The concept of “Engineering” is hard to explain; therefore, first-hand experience is one of the best ways for a student to learn about engineering. In the College of Engineering at Carnegie Mellon, we have programs for students at the elementary, middle and high school levels. There are also many other programs in southwest Pennsylvania, such as those offered by the Carnegie Science Center.
Brownfield Activities (HS)
The activities in this unit have been designed to help students in middle or high school develop an understanding of brownfields; causes of brownfields, why we should be concerned about brownfields, and efforts that have been established to remediate problems in brownfield sites. Photographs of common brownfields, such as abandoned gas stations, industrial plants, and agricultural sites are included to help students understand that brownfields are not a problem that can be found everywhere.
DNAZone Activities (MS, HS)
DNAZone and the University of Pittsburgh's Chemistry Department have partnered to create classroom kits for grades 4-12. The kits are designed to help middle school and high school teachers bring science, technology, engineering, and math into their classrooms in a fun and exciting way. Lesson plans and student activity sheets for each classroom kit can be downloaded. The kits, which contain all of the necessary materials for a teacher-led science experiment and lesson, are available free of charge from the lending library.
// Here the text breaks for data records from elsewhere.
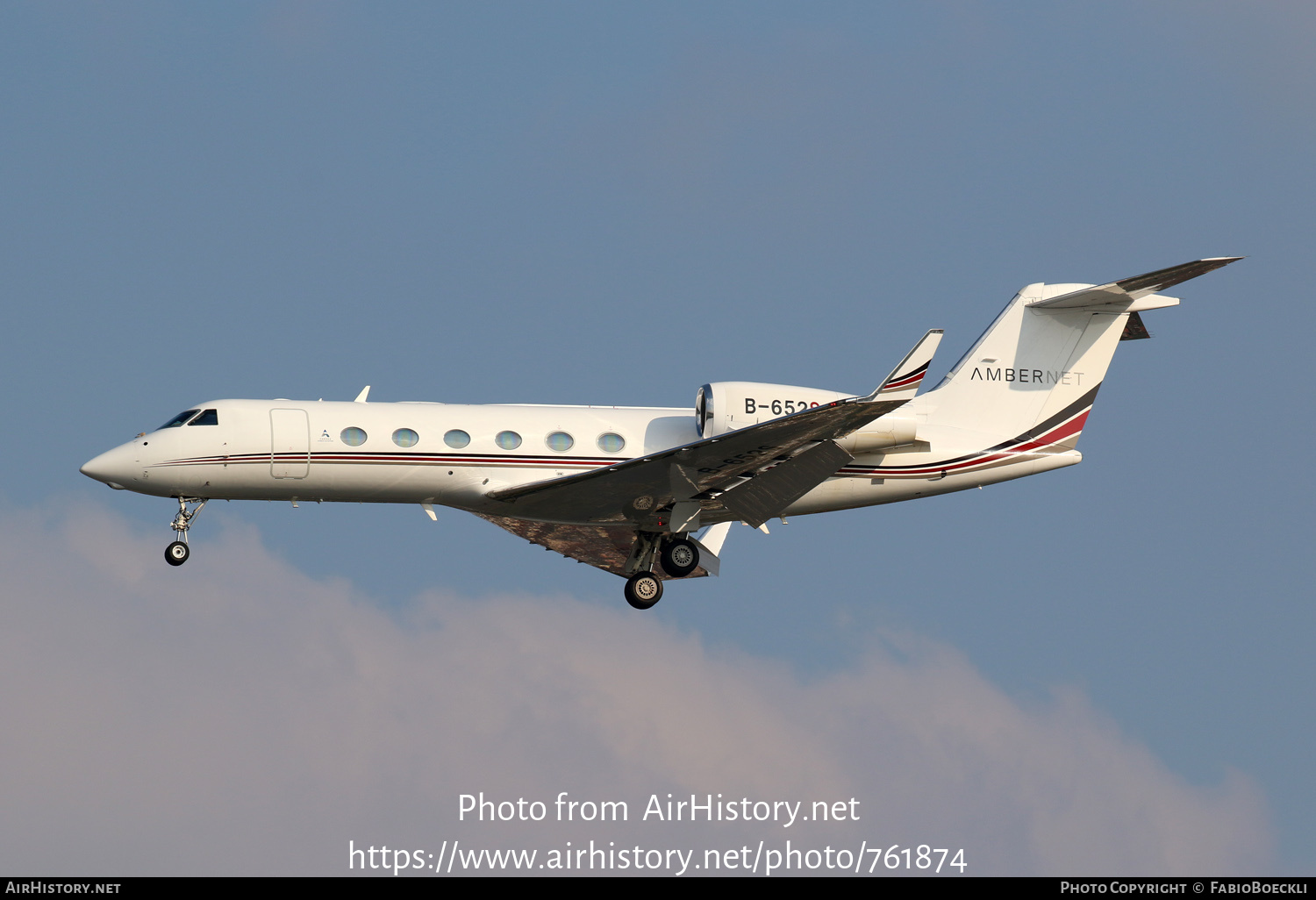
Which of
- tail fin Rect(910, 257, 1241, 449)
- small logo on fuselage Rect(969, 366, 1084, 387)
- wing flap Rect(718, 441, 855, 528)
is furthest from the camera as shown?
small logo on fuselage Rect(969, 366, 1084, 387)

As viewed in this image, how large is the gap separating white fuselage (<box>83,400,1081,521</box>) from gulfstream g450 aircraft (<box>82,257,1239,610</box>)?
24 millimetres

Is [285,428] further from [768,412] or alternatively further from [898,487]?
[898,487]

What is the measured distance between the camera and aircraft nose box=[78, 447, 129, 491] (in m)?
27.1

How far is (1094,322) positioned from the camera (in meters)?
30.5

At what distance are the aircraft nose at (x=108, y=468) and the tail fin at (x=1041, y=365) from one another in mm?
13622

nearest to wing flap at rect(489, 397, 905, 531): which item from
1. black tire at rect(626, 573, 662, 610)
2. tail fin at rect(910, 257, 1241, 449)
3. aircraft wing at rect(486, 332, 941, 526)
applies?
aircraft wing at rect(486, 332, 941, 526)

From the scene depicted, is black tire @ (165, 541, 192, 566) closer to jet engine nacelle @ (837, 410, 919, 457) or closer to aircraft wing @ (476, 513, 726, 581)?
aircraft wing @ (476, 513, 726, 581)

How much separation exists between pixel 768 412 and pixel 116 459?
10756 mm

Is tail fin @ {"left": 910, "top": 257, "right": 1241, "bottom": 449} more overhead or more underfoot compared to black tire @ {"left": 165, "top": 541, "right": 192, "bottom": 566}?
more overhead

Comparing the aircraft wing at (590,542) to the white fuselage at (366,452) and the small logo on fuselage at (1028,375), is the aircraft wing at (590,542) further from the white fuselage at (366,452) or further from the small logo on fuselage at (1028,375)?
the small logo on fuselage at (1028,375)

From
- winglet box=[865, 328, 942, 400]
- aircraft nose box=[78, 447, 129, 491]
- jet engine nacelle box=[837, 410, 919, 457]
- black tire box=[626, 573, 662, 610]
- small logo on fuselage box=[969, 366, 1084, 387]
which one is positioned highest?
winglet box=[865, 328, 942, 400]

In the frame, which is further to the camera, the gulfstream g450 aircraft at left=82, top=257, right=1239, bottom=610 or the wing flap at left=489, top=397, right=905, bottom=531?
the gulfstream g450 aircraft at left=82, top=257, right=1239, bottom=610
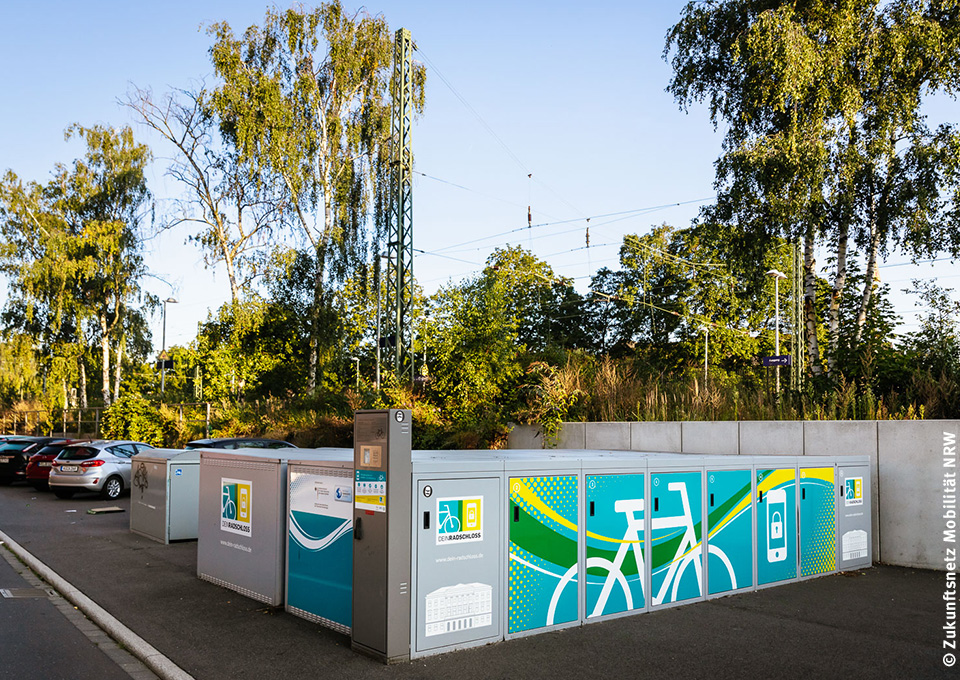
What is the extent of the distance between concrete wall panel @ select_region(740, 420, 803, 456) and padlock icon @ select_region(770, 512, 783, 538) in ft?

Macromolecular Products (ES, MS, HS)
The content of this website is meant to be used to familiarize the science educator with the concept of a polymer (macromolecule), the unusual properties of polymers, and to make them aware of the usefulness of these materials which are found in many products we use in our everyday lives. The information and activities provided show how scientists and engineers work together to create new products and processes using new materials discovered through chemistry.